Daí a ambição declarada de Gianfrancesco Fini de se tornar califa no lugar do califa em 2013 – e a exposição excessiva da sua “diferença”. Assim fazendo, ele ressuscitou dois princípios característicos da direita tradicional que haviam sido sacrificados durante os anos de namoro com o berlusconismo: a legalidade e o culto do Estado, pilares da jovem agremiação Futuro e Liberdade (FLI). Fundado em novembro de 2010, como uma reação contra a expulsão do chefe da AN do PDL, este partido desponta como uma alternativa “moderada”, “constitucional” e “social” ao berlusconismo.

Embora o seu percurso pareça menos tortuoso, a Liga do Norte não depende menos dos desdobramentos das aventuras da Sua Eminência. Aliado com a Forza Italia para constituir o primeiro governo Berlusconi, este movimento “antissistema”, que preconizou a “secessão” e depois a “federação”, constituindo-se como porta-voz das instâncias mais agressivas dos meios patronais, também conheceu uma profunda mutação ao longo dos últimos anos.

Transformado em partido de governo, ele consolidou seus poderes locais participando nas instituições nacionais. Nas eleições regionais de 2010, a Liga obteve nas “suas” oito regiões-chave 19,77% dos votos – e até mesmo 35,15% na província de Veneza. Ainda que eles se incluam entre os seus simpatizantes, alguns comentaristas se perguntam “se a Liga ainda é federalista” ou se ela traiu seus ideais em troca da sua presença na “sala dos comandos5”.

As suas práticas provocam profunda contradição entre o “pragmatismo” e a linguagem “mitológica” da Padania – uma entidade de origens duvidosas, que pretende supostamente unir a cultura e as tradições de todos os povos da Itália setentrional, herdeira da civilização celta e depositária das raízes cristãs da Europa. Mais que a sua iniciativa de denunciar “Roma, a ladra”, que lhe serve apenas para mobilizar suas bases, é a sua participação nas instituições que favorece atualmente a tutela dos interesses (egoístas) do Norte, região da qual a Liga afirma ser porta-voz.

Enquanto o berlusconismo se caracteriza por um laisser-faire sem liberalismo6, a Liga, ao contrário, encampa um liberalismo sem laisser-faire: dele ela assume apenas as dimensões antissocial e xenófoba – lançando mão, por exemplo, da triste invenção das “rondas cidadãs” de autodefesa contra a “criminalidade extracomunitária”. Mas a polêmica em torno da imigração clandestina serve como teste para um ataque mais vasto contra as regras do mercado do trabalho, de modo a “libertar” este último dos “obstáculos” sociais, e, em primeiro lugar, sindicais, no quadro de uma tutela clientelista sobre os seus próprios territórios. Com isso, o partido de Umberto Bossi torna-se o principal herdeiro do “assistencialismo” que havia sido implantado pela defunta Democracia Cristã.

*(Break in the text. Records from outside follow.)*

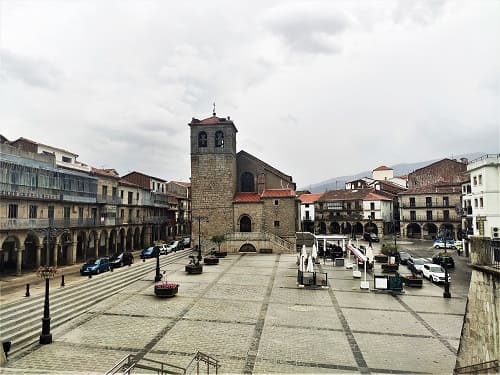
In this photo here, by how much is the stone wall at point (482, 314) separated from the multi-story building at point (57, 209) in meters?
17.5

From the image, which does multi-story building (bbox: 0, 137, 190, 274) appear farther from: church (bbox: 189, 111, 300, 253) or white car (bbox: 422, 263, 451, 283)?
white car (bbox: 422, 263, 451, 283)

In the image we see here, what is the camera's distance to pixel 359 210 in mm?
64062

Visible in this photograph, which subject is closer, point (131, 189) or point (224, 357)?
point (224, 357)

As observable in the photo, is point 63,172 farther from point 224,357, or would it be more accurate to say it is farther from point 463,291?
point 463,291

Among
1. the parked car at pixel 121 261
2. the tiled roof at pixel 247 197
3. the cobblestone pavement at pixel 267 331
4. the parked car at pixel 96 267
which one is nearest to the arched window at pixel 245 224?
the tiled roof at pixel 247 197

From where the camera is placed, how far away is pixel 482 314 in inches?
334

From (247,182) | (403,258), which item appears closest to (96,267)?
(247,182)

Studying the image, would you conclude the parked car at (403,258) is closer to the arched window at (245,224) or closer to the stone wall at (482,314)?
the arched window at (245,224)

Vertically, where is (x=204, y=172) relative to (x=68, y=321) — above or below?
above

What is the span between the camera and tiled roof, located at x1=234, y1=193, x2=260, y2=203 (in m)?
41.8

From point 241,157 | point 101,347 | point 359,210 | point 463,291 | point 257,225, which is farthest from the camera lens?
point 359,210

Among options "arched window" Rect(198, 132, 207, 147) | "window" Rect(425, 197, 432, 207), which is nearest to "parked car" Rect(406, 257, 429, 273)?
"arched window" Rect(198, 132, 207, 147)

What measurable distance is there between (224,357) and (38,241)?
70.9ft

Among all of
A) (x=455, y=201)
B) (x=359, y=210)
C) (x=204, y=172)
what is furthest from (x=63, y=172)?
(x=455, y=201)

As duas direitas italianas enfatizam suas diferenças entre si, mas elas nada têm de incompatível. Afinal, o nome dos seus líderes se encontram lado a lado como os autores da principal medida política adotada pela centro-direita nos últimos anos – a saber, a tristemente famosa lei Bossi-Fini sobre a imigração (2002), uma das mais duras do continente europeu.

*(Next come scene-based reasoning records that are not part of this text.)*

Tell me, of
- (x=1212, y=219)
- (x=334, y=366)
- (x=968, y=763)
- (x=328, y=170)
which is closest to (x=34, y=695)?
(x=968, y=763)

Alguns observadores insistem na “sinceridade” da guinada democrática de Gianfrancesco Fini, referindo-se ao doloroso divórcio da mulher exaltada que ele havia encontrado no tempo da sua militância fascista.7Mas o seu perfil “moderado” não deixa de parecer uma mutação, acima de tudo tática, adaptada à visão de grandes patrões, interessados em manter-se à distância do último ciclo de Berlusconi, considerando – talvez de maneira demasiadamente otimista – que ele está encerrando (mal) a sua trajetória.

Em 20 anos, a Cofindustria, a organização patronal italiana, alternou de maneira oportunista o seu apoio entre o “moderado” Romano Prodi (que ela prefere) e o “extremista” Berlusconi (que ela suporta… cada vez menos). Mas, considerando a incapacidade da esquerda de oferecer uma alternativa dentro de um quadro neoliberal, parece que as escolhas, daqui para a frente, serão feitas no âmbito da direita.

Laurent Bonelli é integrante do grupo de análise política da Universidade Paris 10 – Nanterre. Publicou La France a peur. Une histoire sociale de l’insécurité, Paris, La Découverte, 2008.